ASF sieje grozę. Wielkopolska drży...
Na zachodniej stronie Polski nie wykryto na szczęście żadnych przypadków ASF. To nie zmienia faktu, że rolnicy w woj. wielkopolskm, dolnośląskim czy kujawsko-pomorskim nie boją się wirusa tej choroby. Lęk przed ASF wyrażają także politycy.
Afrykański Pomór Świń i konsekwencje jego gwałtownego rozprzestrzeniania się były jednymi z tematów poruszonych podczas XXII Sesji Sejmiku Województwa Wielkopolskiego. W trakcie obraz radni uchwalili stanowisko w sprawie trudnej sytuacji w rolnictwie w województwie wielkopolskim. Chodzi między innymi o zagrożenie związane z rozprzestrzenianiem się wirusa Afrykańskiego Pomoru Świń (ASF) oraz spodziewanym bardzo dużym imporcie zbóż z Ukrainy.
- Jako klub radnych Polskiego Stronnictwa Ludowego wyszliśmy z inicjatywą podjęcia takiego stanowiska przez Sejmik, ponieważ problem afrykańskiego pomoru świń staje się coraz poważniejszy, a tym samym sytuacja rolników dramatyczna. Apelujemy do pani premier Beaty Szydło, aby rząd podjął szybkie i realne działanie w tym zakresie- powiedział Krzysztof Grabowski- wicemarszałek województwa w.ielkopolskiego.

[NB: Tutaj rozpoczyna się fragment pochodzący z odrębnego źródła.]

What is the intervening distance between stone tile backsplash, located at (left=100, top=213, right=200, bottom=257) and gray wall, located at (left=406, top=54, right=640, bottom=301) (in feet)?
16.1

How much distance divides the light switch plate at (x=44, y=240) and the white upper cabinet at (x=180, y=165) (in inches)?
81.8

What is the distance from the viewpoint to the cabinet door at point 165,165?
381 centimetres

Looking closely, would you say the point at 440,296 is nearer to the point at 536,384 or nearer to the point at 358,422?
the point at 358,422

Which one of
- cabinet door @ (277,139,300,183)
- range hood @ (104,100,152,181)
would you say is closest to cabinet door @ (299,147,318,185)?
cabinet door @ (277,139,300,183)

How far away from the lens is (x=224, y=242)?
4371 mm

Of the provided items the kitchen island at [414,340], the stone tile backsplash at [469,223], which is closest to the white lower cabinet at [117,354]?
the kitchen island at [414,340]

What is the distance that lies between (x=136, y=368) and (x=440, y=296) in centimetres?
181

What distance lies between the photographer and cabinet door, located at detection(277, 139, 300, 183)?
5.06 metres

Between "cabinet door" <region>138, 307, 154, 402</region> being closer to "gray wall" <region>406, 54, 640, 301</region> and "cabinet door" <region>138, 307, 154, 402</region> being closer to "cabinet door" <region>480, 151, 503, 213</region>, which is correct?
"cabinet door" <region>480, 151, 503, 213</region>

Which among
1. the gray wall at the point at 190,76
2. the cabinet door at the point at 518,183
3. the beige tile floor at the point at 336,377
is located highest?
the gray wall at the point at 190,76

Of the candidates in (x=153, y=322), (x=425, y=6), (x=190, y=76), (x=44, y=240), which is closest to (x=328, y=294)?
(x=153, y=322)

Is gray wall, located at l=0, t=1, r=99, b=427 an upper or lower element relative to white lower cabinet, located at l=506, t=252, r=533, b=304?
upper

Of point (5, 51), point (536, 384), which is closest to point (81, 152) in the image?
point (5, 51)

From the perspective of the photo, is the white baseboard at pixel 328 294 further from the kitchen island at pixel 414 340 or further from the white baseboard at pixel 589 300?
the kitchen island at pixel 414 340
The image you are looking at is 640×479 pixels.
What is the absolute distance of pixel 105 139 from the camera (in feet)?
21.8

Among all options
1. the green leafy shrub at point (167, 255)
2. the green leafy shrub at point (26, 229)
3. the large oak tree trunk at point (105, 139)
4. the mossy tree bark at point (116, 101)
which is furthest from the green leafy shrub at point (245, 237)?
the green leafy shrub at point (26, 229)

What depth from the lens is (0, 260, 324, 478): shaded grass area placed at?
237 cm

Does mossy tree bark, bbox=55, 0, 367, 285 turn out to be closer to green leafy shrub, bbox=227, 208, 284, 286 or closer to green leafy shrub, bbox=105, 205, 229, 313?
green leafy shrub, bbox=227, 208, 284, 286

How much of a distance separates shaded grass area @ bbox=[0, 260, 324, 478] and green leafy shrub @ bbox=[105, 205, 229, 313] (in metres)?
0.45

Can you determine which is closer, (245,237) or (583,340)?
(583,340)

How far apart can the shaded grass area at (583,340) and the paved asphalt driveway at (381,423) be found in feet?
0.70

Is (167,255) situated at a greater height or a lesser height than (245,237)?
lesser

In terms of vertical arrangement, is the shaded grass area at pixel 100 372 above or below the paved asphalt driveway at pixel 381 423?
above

W uchwalonym dokumencie radni wyrazili także obawy w związku z importem ponad mln ton zbóż z Ukrainy. Obawiają się że może to zdestabilizować rynek i odbić się na kondycji polskich gospodarstw rolnych.
Czytaj także: 22. ognisko ASF w Polsce TUTAJ
Sejmik Województwa Wielkopolskiego zwrócił się także z apelem do Rządu RP między innymi o wyeliminowanie niekontrolowanego obrotu zwierzętami.